Ламийская война (греч. Λαμιακός πόλεμος, 323 — 322 гг. до н. э.) — война за освобождение Древней Греции от македонского господства, вспыхнувшая после смерти Александра Македонского и завершившаяся частичным поражением греков (этолийцы сохранили независимость).





Предыстория

После Херонейской битвы (338 г до н.э.) Древняя Греция попала под контроль Македонии. Во время войны Александра Македонского против персов греки воевали по обе стороны фронта. Однако в ходе последующего восстания в борьбе за свободу Эллады объединились как ветераны армии Александра Македонского, так и греки-"персофилы". Вождем антимакедонского восстания стал афинский стратег Леосфен. Будучи командиром наемников, он имел возможность делать приготовления, не возбуждая подозрений. Леосфен тайно вел переговоры с этолийцами (западная Греция), вербовал наемников в спартанском городке Тенар на деньги, помещенные бежавшим от Александра казначеем Гарпалом в афинское хранилище. Александр Македонский заставил персидских сатрапов распустить свои вооруженные отряды, так что в Грецию вернулось немало наемников, не имевших иных средств существования, кроме войны. Непосредственным поводом к восстанию, по словам античных историков, явился декрет Александра, по которому изгнанники могли вернуться в греческие города. Этот декрет особенно сильно затрагивал Афинское государство, пытавшееся удержать контроль над стратегически важным островом Самос, откуда Афины изгнали много своих противников.

Начало войны

Как только весть о смерти Александра достигла Афин, народное собрание провозгласило поход за свободу и издало манифест с требованием изгнать македонские гарнизоны по всей Греции. Послы разнесли это требование по всем греческим государствам с намерением взбунтовать их против Македонии. Афины мобилизовали на войну 5500 граждан, к которым добавилось 2 тысячи наемников за счет города. Во главе греческой армии стал Леосфен, который выступил из спартанского Тенарона с 8 тысячами наемников. К освободительной армии примкнули 7 тысяч этолийцев, другие города также прислали отряды воинов.
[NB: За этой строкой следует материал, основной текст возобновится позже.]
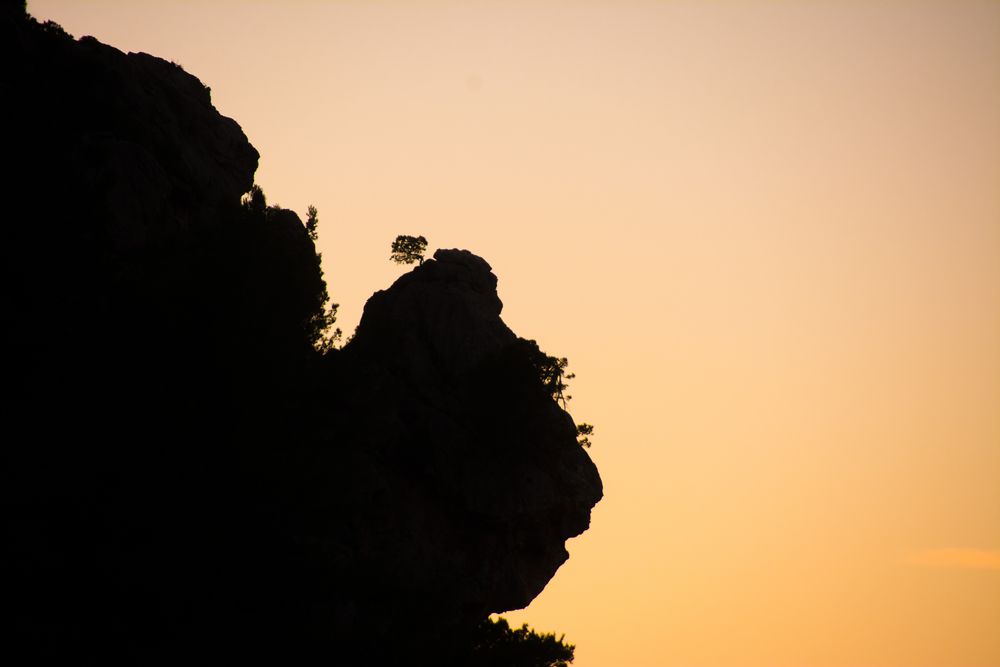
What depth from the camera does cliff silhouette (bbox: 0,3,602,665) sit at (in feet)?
106

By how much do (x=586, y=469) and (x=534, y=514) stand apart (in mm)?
4331

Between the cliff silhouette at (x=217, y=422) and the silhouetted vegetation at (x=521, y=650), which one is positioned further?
the silhouetted vegetation at (x=521, y=650)

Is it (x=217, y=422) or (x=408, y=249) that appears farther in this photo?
(x=408, y=249)

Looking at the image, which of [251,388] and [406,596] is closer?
[251,388]

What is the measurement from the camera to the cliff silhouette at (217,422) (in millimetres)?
32219

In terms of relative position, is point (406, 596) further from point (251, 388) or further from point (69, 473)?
point (69, 473)

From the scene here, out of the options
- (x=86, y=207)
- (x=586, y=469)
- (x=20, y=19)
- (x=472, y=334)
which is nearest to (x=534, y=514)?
(x=586, y=469)

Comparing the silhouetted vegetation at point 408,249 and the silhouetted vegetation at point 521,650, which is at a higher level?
the silhouetted vegetation at point 408,249

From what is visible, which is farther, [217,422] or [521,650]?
[521,650]

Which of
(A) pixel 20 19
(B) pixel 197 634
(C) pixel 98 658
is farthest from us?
(A) pixel 20 19

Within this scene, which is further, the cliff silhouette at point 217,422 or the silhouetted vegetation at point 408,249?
the silhouetted vegetation at point 408,249

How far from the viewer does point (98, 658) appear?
3027cm

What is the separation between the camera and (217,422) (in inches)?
1425

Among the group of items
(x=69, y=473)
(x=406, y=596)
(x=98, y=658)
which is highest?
(x=406, y=596)
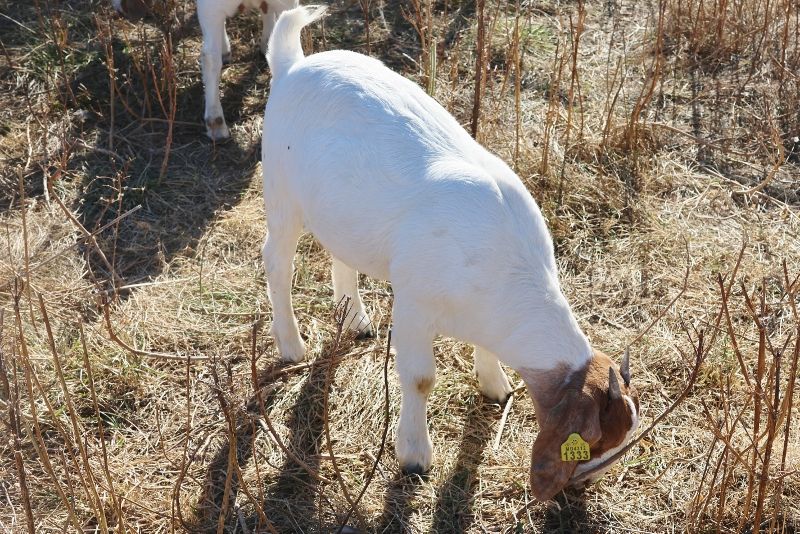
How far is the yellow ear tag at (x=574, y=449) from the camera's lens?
3.34 metres

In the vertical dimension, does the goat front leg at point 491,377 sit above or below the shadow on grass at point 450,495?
above

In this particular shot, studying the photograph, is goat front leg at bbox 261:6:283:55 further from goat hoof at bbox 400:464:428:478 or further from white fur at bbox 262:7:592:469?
goat hoof at bbox 400:464:428:478

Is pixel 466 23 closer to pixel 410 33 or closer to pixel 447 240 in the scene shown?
pixel 410 33

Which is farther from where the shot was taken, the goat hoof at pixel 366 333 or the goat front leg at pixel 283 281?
the goat hoof at pixel 366 333

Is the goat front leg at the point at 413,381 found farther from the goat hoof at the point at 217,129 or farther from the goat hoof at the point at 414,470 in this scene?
the goat hoof at the point at 217,129

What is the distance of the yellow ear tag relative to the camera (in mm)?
3336

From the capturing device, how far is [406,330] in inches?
151

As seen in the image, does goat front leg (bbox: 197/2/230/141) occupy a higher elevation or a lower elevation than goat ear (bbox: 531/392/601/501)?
higher

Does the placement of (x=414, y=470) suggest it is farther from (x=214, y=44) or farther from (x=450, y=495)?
(x=214, y=44)

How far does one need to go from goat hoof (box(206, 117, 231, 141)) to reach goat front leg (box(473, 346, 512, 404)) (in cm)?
294

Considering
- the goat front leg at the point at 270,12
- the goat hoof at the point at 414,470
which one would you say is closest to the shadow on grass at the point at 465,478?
the goat hoof at the point at 414,470

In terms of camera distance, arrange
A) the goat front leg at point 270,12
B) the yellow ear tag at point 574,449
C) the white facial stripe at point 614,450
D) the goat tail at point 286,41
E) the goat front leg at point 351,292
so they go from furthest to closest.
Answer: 1. the goat front leg at point 270,12
2. the goat front leg at point 351,292
3. the goat tail at point 286,41
4. the white facial stripe at point 614,450
5. the yellow ear tag at point 574,449

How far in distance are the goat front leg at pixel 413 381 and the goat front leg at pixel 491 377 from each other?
0.50 meters

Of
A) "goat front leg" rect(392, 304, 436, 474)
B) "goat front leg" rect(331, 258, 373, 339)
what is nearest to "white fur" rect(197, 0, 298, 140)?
"goat front leg" rect(331, 258, 373, 339)
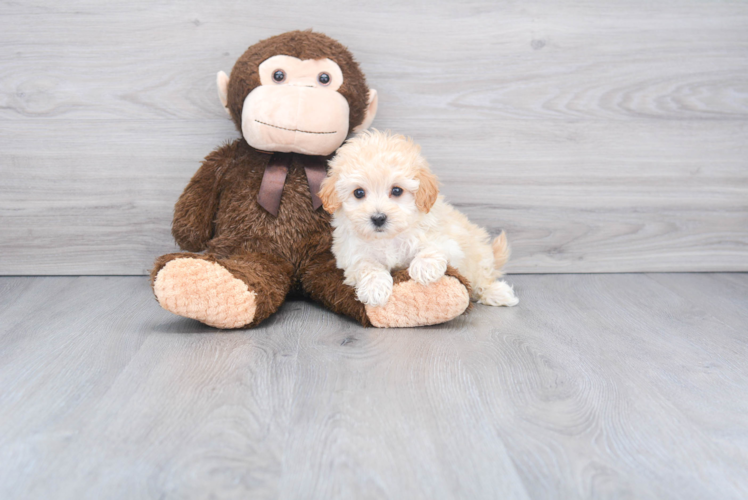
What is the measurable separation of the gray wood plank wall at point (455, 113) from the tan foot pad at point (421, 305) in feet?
1.47

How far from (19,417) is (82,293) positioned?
0.60m

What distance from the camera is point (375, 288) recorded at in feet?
3.19

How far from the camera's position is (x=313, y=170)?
46.1 inches

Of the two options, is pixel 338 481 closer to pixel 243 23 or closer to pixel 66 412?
pixel 66 412

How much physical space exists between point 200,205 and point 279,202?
0.53ft

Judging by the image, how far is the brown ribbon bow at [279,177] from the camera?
1.15 meters

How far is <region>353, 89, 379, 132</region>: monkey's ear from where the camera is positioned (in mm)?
1207

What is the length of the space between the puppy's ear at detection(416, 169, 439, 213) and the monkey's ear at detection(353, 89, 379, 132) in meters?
0.29

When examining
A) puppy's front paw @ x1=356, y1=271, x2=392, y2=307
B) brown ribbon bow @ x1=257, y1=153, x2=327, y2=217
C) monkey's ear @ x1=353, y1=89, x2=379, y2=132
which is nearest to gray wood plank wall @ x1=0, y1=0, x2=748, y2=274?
monkey's ear @ x1=353, y1=89, x2=379, y2=132

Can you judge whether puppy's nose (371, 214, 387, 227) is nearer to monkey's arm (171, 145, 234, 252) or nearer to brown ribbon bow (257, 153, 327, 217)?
brown ribbon bow (257, 153, 327, 217)

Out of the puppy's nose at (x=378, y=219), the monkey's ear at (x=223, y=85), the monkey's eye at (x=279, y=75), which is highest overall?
the monkey's eye at (x=279, y=75)

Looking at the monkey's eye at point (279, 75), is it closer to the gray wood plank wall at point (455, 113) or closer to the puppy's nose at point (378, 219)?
the gray wood plank wall at point (455, 113)

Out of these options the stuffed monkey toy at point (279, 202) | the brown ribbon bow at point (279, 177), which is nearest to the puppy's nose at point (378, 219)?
the stuffed monkey toy at point (279, 202)

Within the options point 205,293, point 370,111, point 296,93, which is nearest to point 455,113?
point 370,111
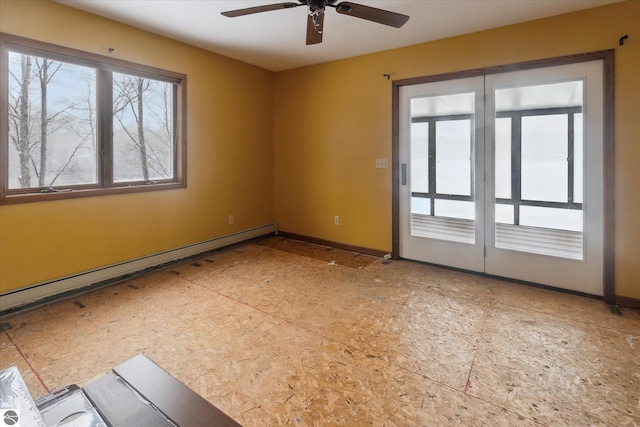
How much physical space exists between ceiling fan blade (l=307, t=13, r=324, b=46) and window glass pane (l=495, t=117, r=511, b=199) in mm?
2141

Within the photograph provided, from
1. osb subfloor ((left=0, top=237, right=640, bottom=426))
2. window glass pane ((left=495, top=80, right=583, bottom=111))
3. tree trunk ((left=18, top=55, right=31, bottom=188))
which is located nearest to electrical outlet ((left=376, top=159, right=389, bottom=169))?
window glass pane ((left=495, top=80, right=583, bottom=111))

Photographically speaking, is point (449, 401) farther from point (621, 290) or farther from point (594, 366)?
point (621, 290)

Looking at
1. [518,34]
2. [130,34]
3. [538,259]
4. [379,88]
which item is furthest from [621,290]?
[130,34]

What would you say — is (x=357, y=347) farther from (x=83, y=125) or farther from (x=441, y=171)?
(x=83, y=125)

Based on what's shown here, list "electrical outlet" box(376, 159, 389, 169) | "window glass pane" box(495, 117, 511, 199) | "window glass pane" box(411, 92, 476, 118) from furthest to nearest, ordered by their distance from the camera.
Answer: "electrical outlet" box(376, 159, 389, 169)
"window glass pane" box(411, 92, 476, 118)
"window glass pane" box(495, 117, 511, 199)

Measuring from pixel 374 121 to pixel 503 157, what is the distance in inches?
64.2

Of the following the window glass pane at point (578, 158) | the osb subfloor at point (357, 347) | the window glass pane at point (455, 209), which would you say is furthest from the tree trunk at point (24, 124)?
the window glass pane at point (578, 158)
В походе не участвовал Коринф, где стоял македонский гарнизон, Спарта, всегда действующая самостоятельно и чьи заложники находились в Македонии.

Разгром беотийцев

Беотийцы, оставшись союзниками македонцев, пытались помешать объединенному войску греков пройти через их земли, но были опрокинуты летом 323 до н. э.. Леосфен с армией в 30 тысяч человек прошёл через Фермопильский проход в Фессалию.
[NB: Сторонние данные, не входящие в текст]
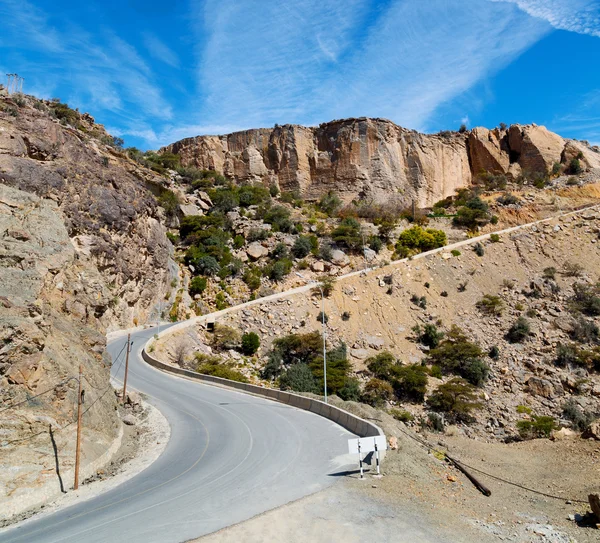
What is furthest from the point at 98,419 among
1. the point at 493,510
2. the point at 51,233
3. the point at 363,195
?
the point at 363,195

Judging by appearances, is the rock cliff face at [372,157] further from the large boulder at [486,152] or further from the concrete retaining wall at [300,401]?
the concrete retaining wall at [300,401]

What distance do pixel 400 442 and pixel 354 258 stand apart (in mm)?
29700

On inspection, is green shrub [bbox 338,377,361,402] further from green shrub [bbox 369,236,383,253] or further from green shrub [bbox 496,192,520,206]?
green shrub [bbox 496,192,520,206]

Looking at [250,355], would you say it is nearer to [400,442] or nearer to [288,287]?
[288,287]

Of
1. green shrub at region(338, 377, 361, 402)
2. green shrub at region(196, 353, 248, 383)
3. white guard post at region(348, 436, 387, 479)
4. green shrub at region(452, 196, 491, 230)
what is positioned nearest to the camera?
white guard post at region(348, 436, 387, 479)

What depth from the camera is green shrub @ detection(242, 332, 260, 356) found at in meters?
28.5

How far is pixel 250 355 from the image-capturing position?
2862cm

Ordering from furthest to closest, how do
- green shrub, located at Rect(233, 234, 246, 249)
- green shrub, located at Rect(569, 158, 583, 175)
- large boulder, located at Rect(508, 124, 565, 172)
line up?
large boulder, located at Rect(508, 124, 565, 172), green shrub, located at Rect(569, 158, 583, 175), green shrub, located at Rect(233, 234, 246, 249)

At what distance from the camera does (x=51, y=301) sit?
13.3 metres

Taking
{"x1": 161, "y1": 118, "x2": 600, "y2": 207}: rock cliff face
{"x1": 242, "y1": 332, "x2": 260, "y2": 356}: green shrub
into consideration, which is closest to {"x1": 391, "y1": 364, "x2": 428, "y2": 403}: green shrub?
{"x1": 242, "y1": 332, "x2": 260, "y2": 356}: green shrub

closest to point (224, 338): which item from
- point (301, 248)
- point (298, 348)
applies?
point (298, 348)

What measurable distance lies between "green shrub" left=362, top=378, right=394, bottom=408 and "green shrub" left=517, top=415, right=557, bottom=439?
21.1ft

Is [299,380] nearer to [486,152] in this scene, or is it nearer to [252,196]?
[252,196]

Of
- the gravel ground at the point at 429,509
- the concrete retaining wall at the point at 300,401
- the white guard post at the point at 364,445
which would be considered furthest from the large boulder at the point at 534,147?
the white guard post at the point at 364,445
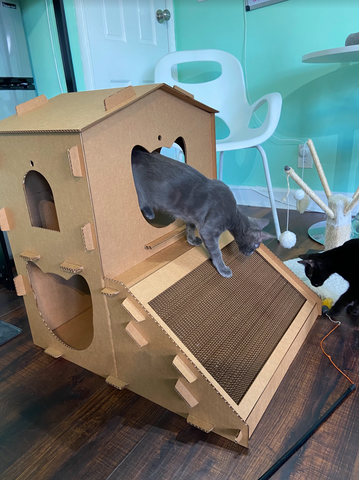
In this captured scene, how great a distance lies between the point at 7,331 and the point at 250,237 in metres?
0.91

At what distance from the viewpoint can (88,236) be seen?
0.84 m

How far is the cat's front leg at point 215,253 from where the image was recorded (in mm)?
1024

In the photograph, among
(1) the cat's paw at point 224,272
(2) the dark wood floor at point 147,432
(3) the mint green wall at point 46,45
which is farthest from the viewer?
(3) the mint green wall at point 46,45

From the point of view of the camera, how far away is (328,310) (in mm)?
1256

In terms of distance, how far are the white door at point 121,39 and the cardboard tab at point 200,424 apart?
5.95 feet

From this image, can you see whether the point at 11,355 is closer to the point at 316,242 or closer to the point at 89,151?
the point at 89,151

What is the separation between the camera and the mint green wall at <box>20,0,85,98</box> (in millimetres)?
1779

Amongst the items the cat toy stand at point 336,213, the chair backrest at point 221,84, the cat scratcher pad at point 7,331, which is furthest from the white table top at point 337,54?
the cat scratcher pad at point 7,331

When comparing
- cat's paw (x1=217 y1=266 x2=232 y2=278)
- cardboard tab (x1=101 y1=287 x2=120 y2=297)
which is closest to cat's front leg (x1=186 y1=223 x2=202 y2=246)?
cat's paw (x1=217 y1=266 x2=232 y2=278)

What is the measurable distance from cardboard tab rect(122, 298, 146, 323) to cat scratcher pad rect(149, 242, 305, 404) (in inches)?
1.6

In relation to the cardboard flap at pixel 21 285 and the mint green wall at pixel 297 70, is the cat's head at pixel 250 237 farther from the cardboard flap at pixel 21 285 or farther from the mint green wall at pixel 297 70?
the mint green wall at pixel 297 70

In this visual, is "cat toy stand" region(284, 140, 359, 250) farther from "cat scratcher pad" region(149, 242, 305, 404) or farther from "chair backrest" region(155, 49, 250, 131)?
"chair backrest" region(155, 49, 250, 131)

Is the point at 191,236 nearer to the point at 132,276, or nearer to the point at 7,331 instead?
the point at 132,276

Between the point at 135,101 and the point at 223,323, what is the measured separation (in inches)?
24.6
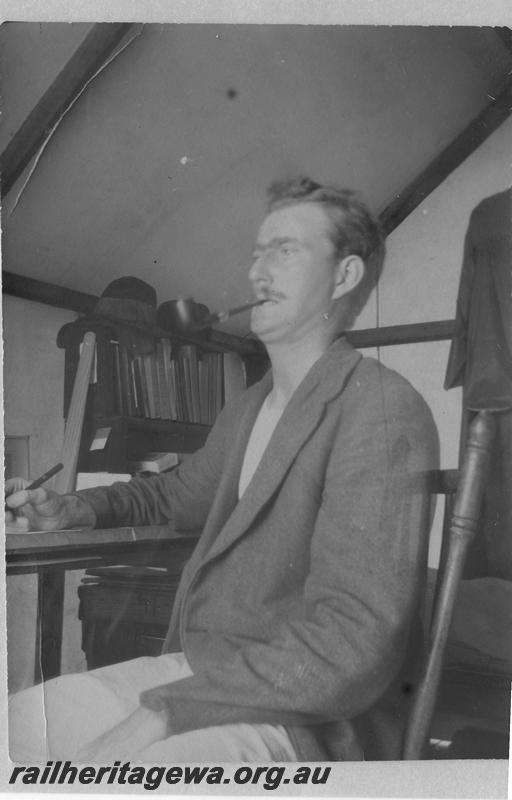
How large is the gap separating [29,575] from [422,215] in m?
1.03

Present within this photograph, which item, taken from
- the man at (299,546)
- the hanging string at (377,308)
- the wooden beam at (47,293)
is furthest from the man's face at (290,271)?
the wooden beam at (47,293)

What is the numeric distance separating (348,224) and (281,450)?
44cm

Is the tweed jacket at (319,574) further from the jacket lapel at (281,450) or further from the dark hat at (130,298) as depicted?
the dark hat at (130,298)

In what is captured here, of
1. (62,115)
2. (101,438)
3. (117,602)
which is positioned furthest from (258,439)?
(62,115)

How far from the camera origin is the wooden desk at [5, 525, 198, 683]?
4.99ft

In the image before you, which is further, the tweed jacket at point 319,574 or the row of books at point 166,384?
the row of books at point 166,384

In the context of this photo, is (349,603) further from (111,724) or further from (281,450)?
(111,724)

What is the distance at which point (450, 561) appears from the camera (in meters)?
1.47

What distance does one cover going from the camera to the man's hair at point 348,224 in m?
1.47

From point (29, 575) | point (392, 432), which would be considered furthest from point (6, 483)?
point (392, 432)

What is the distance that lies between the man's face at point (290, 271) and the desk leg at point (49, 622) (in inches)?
24.4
Антипатр смог собрать только 14 тысяч солдат для отпора грекам, остальные были необходимы для защиты страны от варваров. Он послал за помощью к военачальнику Александра Кратеру, чтобы тот поспешил к нему из Малой Азии с ветеранами, отправленными Александром домой, а также к наместнику Малой Фригии Леоннату. Антипатр надеялся с помощью македонских гарнизонов в Фессалии удержать восставших греков от дальнейшего продвижения.

Осада Ламии

Антипатр предпочел сразу отступить после первого же столкновения с войсками повстанцев. Не имея достаточных сил для сражения, он укрылся в хорошо укрепленном городке Ламии (южная Фессалия), по которому получила название вся война. Там он надеялся дождаться подхода ветеранов Кратера. Первый штурм, длившийся несколько дней, македоняне отразили. Греки не могли оставить значительные силы македонян у себя в тылу, вблизи от стратегически важного Фермопильского прохода, и приступили к планомерной осаде, окружив Ламию стеной.
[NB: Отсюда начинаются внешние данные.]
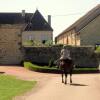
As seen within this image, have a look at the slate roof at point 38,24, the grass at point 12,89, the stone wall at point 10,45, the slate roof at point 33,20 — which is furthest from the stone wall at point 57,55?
the slate roof at point 38,24

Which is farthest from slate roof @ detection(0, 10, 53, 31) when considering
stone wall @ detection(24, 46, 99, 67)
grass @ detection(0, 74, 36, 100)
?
grass @ detection(0, 74, 36, 100)

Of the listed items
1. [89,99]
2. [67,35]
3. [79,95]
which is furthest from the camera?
[67,35]

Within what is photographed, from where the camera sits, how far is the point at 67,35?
85.2m

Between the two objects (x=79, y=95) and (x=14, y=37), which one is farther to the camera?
(x=14, y=37)

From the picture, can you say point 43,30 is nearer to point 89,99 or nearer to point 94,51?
point 94,51

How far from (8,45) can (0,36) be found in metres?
1.46

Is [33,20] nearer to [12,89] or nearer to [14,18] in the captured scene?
[14,18]

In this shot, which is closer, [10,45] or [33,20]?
[10,45]

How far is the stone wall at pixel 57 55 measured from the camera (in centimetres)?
5222

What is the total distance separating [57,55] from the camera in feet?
173

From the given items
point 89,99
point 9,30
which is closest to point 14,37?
point 9,30

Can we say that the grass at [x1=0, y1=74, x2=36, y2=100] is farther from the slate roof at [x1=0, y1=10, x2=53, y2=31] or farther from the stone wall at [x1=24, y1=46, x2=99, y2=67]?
the slate roof at [x1=0, y1=10, x2=53, y2=31]

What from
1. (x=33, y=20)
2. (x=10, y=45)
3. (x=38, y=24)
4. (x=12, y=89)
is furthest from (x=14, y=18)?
Result: (x=12, y=89)

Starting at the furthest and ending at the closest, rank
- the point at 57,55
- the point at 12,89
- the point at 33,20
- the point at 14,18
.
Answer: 1. the point at 33,20
2. the point at 14,18
3. the point at 57,55
4. the point at 12,89
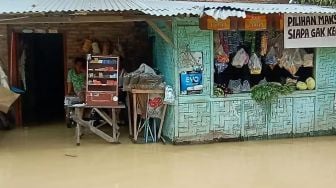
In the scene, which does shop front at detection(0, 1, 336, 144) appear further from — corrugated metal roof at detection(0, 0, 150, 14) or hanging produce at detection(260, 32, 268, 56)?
corrugated metal roof at detection(0, 0, 150, 14)

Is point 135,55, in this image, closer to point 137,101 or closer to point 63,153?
point 137,101

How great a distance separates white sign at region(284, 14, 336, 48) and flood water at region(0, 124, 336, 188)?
1.84 meters

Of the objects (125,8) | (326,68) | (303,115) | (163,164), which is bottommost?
(163,164)

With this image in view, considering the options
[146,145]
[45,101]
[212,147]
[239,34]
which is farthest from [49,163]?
[45,101]

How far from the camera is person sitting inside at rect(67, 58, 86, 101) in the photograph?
1060 cm

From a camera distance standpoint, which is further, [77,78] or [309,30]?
[77,78]

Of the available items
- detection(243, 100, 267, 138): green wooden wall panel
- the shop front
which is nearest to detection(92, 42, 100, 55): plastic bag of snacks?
the shop front

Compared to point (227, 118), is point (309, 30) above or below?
above

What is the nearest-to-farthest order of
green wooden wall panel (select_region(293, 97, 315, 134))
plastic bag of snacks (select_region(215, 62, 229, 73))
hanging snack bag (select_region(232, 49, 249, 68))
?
plastic bag of snacks (select_region(215, 62, 229, 73)) → hanging snack bag (select_region(232, 49, 249, 68)) → green wooden wall panel (select_region(293, 97, 315, 134))

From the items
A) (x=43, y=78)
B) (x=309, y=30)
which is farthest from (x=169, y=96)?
(x=43, y=78)

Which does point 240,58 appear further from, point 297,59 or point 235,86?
point 297,59

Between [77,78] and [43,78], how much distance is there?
345 cm

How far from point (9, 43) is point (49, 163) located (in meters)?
4.31

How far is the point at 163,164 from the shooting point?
784 centimetres
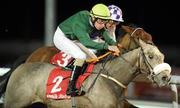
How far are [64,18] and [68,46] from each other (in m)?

На сторону греческой коалиции перешли многие фессалийские города, на силы которых Антипатр сильно рассчитывал. У Антипатра недоставало продовольствия, он вынужден был вступить с Леосфеном в переговоры, ни к чему не приведшие, так как Леосфен требовал полной капитуляции. Сначала в конце 323 до н. э. под предлогом ежегодного выбора должностных лиц Этолийского союза ушло домой гражданское ополчение этолийцев, обещав впрочем позднее вернуться, а затем от камня (или дротика), пущенного со стен крепости, погиб полководец греков Леосфен. Вместо Леосфена афиняне назначили своим предводителем Антифила.

Осада Ламии продлилась всю зиму, а весной 322 до н. э. македонский командир Леоннат с 20-ти тысячной армией вторгся в Фессалию. Антифил снял осаду с Ламии, чтобы встретиться с Леоннатом в бою прежде, чем Антипатр окажет ему помощь. Греки выставили 22 тысячи пеших и 3,5 тысячи конных. Фессалийская конница, проявившая доблесть в битвах Александра Великого, теперь сражалась под командованием Менона против македонян. Сражение получилось конным, пехота противоборствующих сторон почти не участвовала в бою. Леоннат пал в бою против превосходящей греческой и фессалийской кавалерии. Македонская пехота отошла на пересеченную местность, где смогла отбиться от наседавших греков. На другой день Антипатр, вырвавшийся из Ламии, присоединил уцелевших солдат Леонната к своим силам. Теперь македоняне имели больше пехоты, чем греки, но отсутствие конницы вынудило их отступать к Македонии, избегая сражения в открытом поле.

Битва при Кранноне

Антипатр, умело маневрируя на подступах к Македонии, удерживал греков от сражения. Когда прибыл Кратер с 11 тысячами пехоты, из которых 6 тысяч составляли закаленные в походах ветераны, и 1,5 тысяч конницы, армия Антипатра обрела численный и качественный перевес над греками. Теперь уже Антифил, войско которого таяло в численности, стал избегать сражения.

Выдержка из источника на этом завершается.